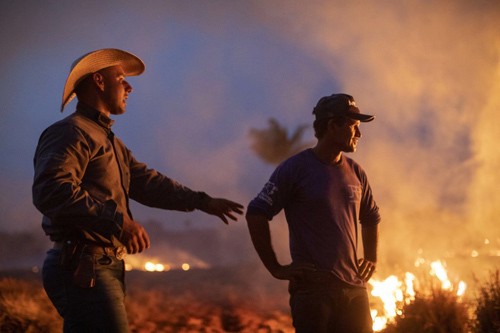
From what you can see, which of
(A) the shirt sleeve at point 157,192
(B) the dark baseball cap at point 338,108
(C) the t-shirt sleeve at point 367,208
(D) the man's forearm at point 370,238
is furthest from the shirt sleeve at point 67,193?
(D) the man's forearm at point 370,238

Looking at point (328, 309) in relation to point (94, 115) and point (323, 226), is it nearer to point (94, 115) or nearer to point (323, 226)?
point (323, 226)

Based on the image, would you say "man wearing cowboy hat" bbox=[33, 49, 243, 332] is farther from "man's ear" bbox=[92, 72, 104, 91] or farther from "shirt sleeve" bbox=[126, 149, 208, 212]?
"shirt sleeve" bbox=[126, 149, 208, 212]

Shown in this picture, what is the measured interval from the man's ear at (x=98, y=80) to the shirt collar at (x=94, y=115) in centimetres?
17

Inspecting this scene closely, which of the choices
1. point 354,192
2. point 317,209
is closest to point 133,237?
point 317,209

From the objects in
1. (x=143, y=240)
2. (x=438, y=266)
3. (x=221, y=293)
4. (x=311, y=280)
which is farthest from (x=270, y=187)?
(x=221, y=293)

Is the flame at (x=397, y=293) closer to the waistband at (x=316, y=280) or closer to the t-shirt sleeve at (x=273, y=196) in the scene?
the waistband at (x=316, y=280)

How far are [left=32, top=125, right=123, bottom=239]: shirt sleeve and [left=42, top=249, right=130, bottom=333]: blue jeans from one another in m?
0.23

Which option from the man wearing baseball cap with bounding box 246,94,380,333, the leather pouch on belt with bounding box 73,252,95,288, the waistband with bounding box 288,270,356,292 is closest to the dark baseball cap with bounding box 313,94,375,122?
the man wearing baseball cap with bounding box 246,94,380,333

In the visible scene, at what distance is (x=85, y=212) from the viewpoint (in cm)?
297

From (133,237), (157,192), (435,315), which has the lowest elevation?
(133,237)

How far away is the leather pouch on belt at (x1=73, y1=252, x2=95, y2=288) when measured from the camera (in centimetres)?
308

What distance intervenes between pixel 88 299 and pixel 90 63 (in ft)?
4.94

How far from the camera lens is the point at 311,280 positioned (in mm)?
3986

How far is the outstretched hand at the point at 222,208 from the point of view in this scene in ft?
13.0
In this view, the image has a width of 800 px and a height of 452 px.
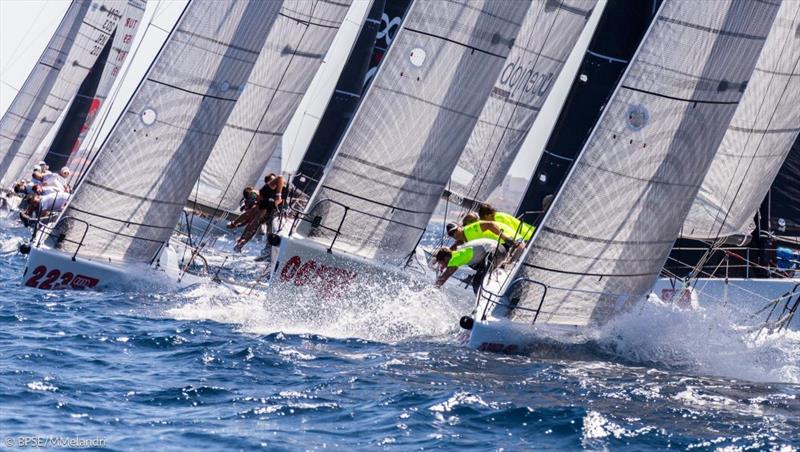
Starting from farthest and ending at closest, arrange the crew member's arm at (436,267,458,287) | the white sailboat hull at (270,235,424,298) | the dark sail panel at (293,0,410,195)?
1. the dark sail panel at (293,0,410,195)
2. the white sailboat hull at (270,235,424,298)
3. the crew member's arm at (436,267,458,287)

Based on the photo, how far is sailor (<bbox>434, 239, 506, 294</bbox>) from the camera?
1154 cm

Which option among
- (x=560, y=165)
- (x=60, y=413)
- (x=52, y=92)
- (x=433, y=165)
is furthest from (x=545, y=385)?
(x=52, y=92)

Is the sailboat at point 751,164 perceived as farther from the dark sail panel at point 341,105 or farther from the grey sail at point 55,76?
the grey sail at point 55,76

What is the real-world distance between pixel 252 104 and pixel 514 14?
431 centimetres

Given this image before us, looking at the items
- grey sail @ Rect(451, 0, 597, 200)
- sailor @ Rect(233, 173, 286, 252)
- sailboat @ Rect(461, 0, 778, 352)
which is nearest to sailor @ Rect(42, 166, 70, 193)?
sailor @ Rect(233, 173, 286, 252)

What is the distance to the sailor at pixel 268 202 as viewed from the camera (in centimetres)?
1486

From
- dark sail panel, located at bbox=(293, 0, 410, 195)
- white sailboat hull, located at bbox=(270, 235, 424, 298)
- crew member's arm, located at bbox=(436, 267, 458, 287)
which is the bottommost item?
white sailboat hull, located at bbox=(270, 235, 424, 298)

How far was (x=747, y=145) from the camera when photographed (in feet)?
46.9

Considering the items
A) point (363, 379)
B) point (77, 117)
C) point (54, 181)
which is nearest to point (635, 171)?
point (363, 379)

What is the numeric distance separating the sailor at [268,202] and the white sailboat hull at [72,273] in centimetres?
198

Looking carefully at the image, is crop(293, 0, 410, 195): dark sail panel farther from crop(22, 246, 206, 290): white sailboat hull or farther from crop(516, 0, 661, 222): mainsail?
crop(22, 246, 206, 290): white sailboat hull

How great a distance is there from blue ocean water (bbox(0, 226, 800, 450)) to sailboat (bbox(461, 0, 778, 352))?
361mm

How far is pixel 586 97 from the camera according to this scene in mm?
15703

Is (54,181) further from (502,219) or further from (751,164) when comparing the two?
(751,164)
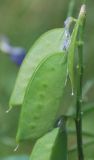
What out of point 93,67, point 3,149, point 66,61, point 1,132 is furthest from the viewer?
point 93,67

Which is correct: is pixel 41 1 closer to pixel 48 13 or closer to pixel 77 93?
pixel 48 13

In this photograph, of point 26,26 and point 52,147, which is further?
point 26,26

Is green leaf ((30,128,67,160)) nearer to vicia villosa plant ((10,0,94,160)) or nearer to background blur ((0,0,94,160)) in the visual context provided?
vicia villosa plant ((10,0,94,160))

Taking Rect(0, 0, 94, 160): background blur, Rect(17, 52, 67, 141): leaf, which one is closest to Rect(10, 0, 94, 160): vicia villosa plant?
Rect(17, 52, 67, 141): leaf

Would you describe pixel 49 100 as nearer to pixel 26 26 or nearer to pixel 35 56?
pixel 35 56

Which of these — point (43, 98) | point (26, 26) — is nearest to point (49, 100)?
point (43, 98)

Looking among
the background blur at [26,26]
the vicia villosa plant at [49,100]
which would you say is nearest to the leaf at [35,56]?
the vicia villosa plant at [49,100]

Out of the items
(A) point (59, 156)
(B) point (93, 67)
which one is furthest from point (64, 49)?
(B) point (93, 67)
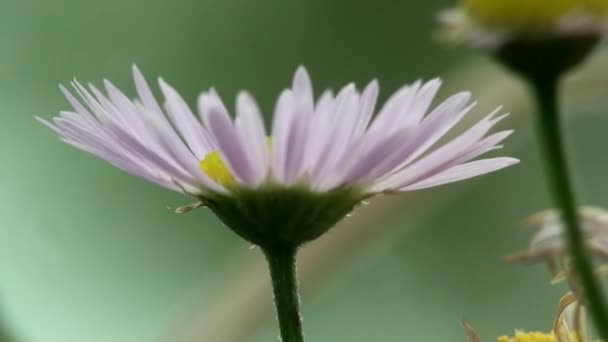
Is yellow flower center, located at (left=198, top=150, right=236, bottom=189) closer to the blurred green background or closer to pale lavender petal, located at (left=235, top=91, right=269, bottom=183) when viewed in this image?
pale lavender petal, located at (left=235, top=91, right=269, bottom=183)

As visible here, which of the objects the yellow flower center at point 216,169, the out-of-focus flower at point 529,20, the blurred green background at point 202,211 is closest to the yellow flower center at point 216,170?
the yellow flower center at point 216,169

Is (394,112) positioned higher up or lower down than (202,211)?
lower down

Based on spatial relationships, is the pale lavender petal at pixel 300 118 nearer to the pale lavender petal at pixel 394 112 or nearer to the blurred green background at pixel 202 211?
the pale lavender petal at pixel 394 112

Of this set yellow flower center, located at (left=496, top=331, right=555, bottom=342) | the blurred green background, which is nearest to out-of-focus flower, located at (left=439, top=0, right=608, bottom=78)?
yellow flower center, located at (left=496, top=331, right=555, bottom=342)

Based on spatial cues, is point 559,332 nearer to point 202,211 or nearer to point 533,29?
point 533,29

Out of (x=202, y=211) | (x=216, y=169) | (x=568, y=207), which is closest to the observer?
(x=568, y=207)

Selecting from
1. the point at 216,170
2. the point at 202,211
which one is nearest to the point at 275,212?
the point at 216,170
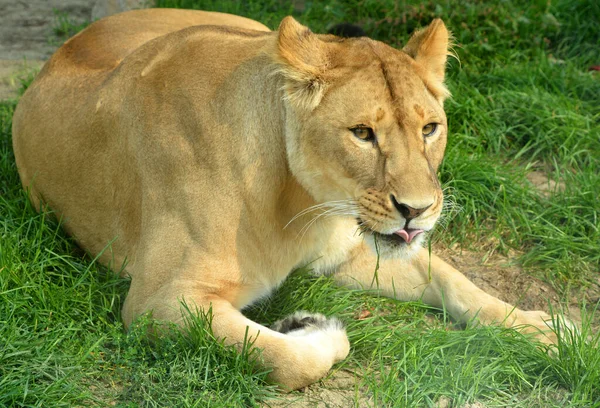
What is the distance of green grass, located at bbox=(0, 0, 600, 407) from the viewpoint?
120 inches

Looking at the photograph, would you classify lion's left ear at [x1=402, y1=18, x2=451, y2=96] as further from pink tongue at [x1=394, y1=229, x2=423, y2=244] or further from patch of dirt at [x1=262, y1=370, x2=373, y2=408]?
patch of dirt at [x1=262, y1=370, x2=373, y2=408]

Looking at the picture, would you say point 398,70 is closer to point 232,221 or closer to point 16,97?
point 232,221

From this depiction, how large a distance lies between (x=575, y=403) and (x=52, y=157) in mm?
2503

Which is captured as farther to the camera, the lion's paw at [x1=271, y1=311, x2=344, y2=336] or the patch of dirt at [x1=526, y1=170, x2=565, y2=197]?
the patch of dirt at [x1=526, y1=170, x2=565, y2=197]

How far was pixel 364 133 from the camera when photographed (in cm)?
309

══════

**What to do:**
Repeat the listing verbatim. Skip the pictures.

**Complete response:**
From what you can see, which of
(A) the shirt sleeve at point 157,192
(B) the dark baseball cap at point 338,108
(C) the t-shirt sleeve at point 367,208
(D) the man's forearm at point 370,238
is furthest from the shirt sleeve at point 67,193?
(D) the man's forearm at point 370,238

Looking at point (328, 309) in relation to point (94, 115) and point (323, 226), is it nearer to point (94, 115) or nearer to point (323, 226)?
point (323, 226)

Based on the image, would you say "man wearing cowboy hat" bbox=[33, 49, 243, 332] is farther from "man's ear" bbox=[92, 72, 104, 91] or farther from "shirt sleeve" bbox=[126, 149, 208, 212]?
"shirt sleeve" bbox=[126, 149, 208, 212]

Shown in this picture, what is the measured interval from the man's ear at (x=98, y=80) to the shirt collar at (x=94, y=115) in centimetres?
17

Inspecting this scene closely, which of the choices
1. point 354,192
2. point 317,209
is closest to point 133,237?
point 317,209

From the objects in
1. (x=143, y=240)
2. (x=438, y=266)
3. (x=221, y=293)
4. (x=311, y=280)
which is farthest from (x=270, y=187)?
(x=221, y=293)

Is the flame at (x=397, y=293) closer to the waistband at (x=316, y=280) or closer to the t-shirt sleeve at (x=273, y=196) in the scene?
the waistband at (x=316, y=280)

How far are [left=32, top=125, right=123, bottom=239]: shirt sleeve and [left=42, top=249, right=130, bottom=333]: blue jeans from one another in m?
0.23

Which option from the man wearing baseball cap with bounding box 246,94,380,333, the leather pouch on belt with bounding box 73,252,95,288, the waistband with bounding box 288,270,356,292 is closest to the dark baseball cap with bounding box 313,94,375,122?
the man wearing baseball cap with bounding box 246,94,380,333

In the visible scene, at what distance is (x=85, y=212) from the viewpoint (in cm)?
297

From (133,237), (157,192), (435,315), which has the lowest elevation?
(133,237)

How far away is the leather pouch on belt at (x1=73, y1=252, x2=95, y2=288) when measured from the camera (in centimetres)?
308

What distance intervenes between pixel 88 299 and pixel 90 63 (in ft)?
4.94

How far from the camera lens is the point at 311,280 positioned (in mm)?
3986

How far is the outstretched hand at the point at 222,208 from the point of view in this scene in ft?
13.0
In this view, the image has a width of 800 px and a height of 452 px.
Starting from farthest and ending at closest, arrange the crew member's arm at (436,267,458,287) | the white sailboat hull at (270,235,424,298) | the dark sail panel at (293,0,410,195)?
1. the dark sail panel at (293,0,410,195)
2. the white sailboat hull at (270,235,424,298)
3. the crew member's arm at (436,267,458,287)

Based on the photo, how far is sailor (<bbox>434, 239, 506, 294</bbox>) from the camera?
1154 cm

Which option among
- (x=560, y=165)
- (x=60, y=413)
- (x=52, y=92)
- (x=433, y=165)
is furthest from (x=545, y=385)?
(x=52, y=92)

Is the sailboat at point 751,164 perceived as farther from the dark sail panel at point 341,105 or farther from the grey sail at point 55,76?
the grey sail at point 55,76

What is the real-world distance between pixel 252 104 and pixel 514 14?
431 centimetres

Given this image before us, looking at the items
- grey sail @ Rect(451, 0, 597, 200)
- sailor @ Rect(233, 173, 286, 252)
- sailboat @ Rect(461, 0, 778, 352)
which is nearest to sailor @ Rect(42, 166, 70, 193)?
sailor @ Rect(233, 173, 286, 252)

What is the distance to the sailor at pixel 268 202 as viewed from the camera (in centimetres)?
1486

From
- dark sail panel, located at bbox=(293, 0, 410, 195)
- white sailboat hull, located at bbox=(270, 235, 424, 298)
- crew member's arm, located at bbox=(436, 267, 458, 287)
which is the bottommost item?
white sailboat hull, located at bbox=(270, 235, 424, 298)

How far was (x=747, y=145) from the camera when photographed (in feet)?
46.9

Considering the items
A) point (363, 379)
B) point (77, 117)
C) point (54, 181)
which is nearest to point (635, 171)?
point (363, 379)

What is the numeric distance separating the sailor at [268,202] and the white sailboat hull at [72,273] in centimetres?
198

Looking carefully at the image, is crop(293, 0, 410, 195): dark sail panel farther from crop(22, 246, 206, 290): white sailboat hull or farther from crop(516, 0, 661, 222): mainsail?
crop(22, 246, 206, 290): white sailboat hull

How great a distance is there from blue ocean water (bbox(0, 226, 800, 450)) to sailboat (bbox(461, 0, 778, 352))?
361mm

How far is pixel 586 97 from the camera according to this scene in mm?
15703

Is (54,181) further from (502,219) or further from (751,164) when comparing the two?
(751,164)
What out of point 93,67, point 3,149, point 66,61, point 1,132 is furthest from the viewer?
point 93,67

Which is correct: is pixel 41 1 closer to pixel 48 13 or closer to pixel 77 93?
pixel 48 13

In this photograph, of point 26,26 and point 52,147, which is further?
point 26,26

Is green leaf ((30,128,67,160)) nearer to vicia villosa plant ((10,0,94,160)) or nearer to background blur ((0,0,94,160)) in the visual context provided?
vicia villosa plant ((10,0,94,160))

Taking Rect(0, 0, 94, 160): background blur, Rect(17, 52, 67, 141): leaf, which one is closest to Rect(10, 0, 94, 160): vicia villosa plant?
Rect(17, 52, 67, 141): leaf

Would you describe pixel 49 100 as nearer to pixel 26 26 or nearer to pixel 35 56?
pixel 35 56

Which of these — point (43, 98) | point (26, 26) — is nearest to point (49, 100)?
point (43, 98)

Looking among
the background blur at [26,26]
the vicia villosa plant at [49,100]
which would you say is nearest to the leaf at [35,56]?
the vicia villosa plant at [49,100]

Out of the items
(A) point (59, 156)
(B) point (93, 67)
which one is furthest from point (64, 49)?
(B) point (93, 67)
Is yellow flower center, located at (left=198, top=150, right=236, bottom=189) closer to the blurred green background or closer to pale lavender petal, located at (left=235, top=91, right=269, bottom=183) when viewed in this image?
pale lavender petal, located at (left=235, top=91, right=269, bottom=183)

As visible here, which of the objects the yellow flower center at point 216,169, the out-of-focus flower at point 529,20, the blurred green background at point 202,211 is closest to the yellow flower center at point 216,170?
the yellow flower center at point 216,169

Is (394,112) positioned higher up or lower down than (202,211)?
lower down

Based on spatial relationships, is the pale lavender petal at pixel 300 118 nearer to the pale lavender petal at pixel 394 112 or nearer to the blurred green background at pixel 202 211?
the pale lavender petal at pixel 394 112

Of this set yellow flower center, located at (left=496, top=331, right=555, bottom=342) | the blurred green background, which is nearest to out-of-focus flower, located at (left=439, top=0, right=608, bottom=78)?
yellow flower center, located at (left=496, top=331, right=555, bottom=342)

Based on spatial cues, is point 559,332 nearer to point 202,211 or nearer to point 533,29?
point 533,29

Out of (x=202, y=211) | (x=216, y=169) | (x=568, y=207), which is closest to the observer?
(x=568, y=207)

Selecting from
1. the point at 216,170
2. the point at 202,211
which one is nearest to the point at 275,212?
the point at 216,170
What is the distance of green grass, located at bbox=(0, 0, 600, 407) from the viewpoint?
120 inches

Looking at the photograph, would you classify lion's left ear at [x1=402, y1=18, x2=451, y2=96] as further from pink tongue at [x1=394, y1=229, x2=423, y2=244] or further from patch of dirt at [x1=262, y1=370, x2=373, y2=408]?
patch of dirt at [x1=262, y1=370, x2=373, y2=408]

Looking at the picture, would you say point 398,70 is closer to point 232,221 or closer to point 16,97?
point 232,221

From this depiction, how large a distance lies between (x=575, y=403) and (x=52, y=157) in mm?
2503

Which is captured as farther to the camera, the lion's paw at [x1=271, y1=311, x2=344, y2=336] or the patch of dirt at [x1=526, y1=170, x2=565, y2=197]?
the patch of dirt at [x1=526, y1=170, x2=565, y2=197]

How far was pixel 364 133 from the camera when photographed (in cm)?
309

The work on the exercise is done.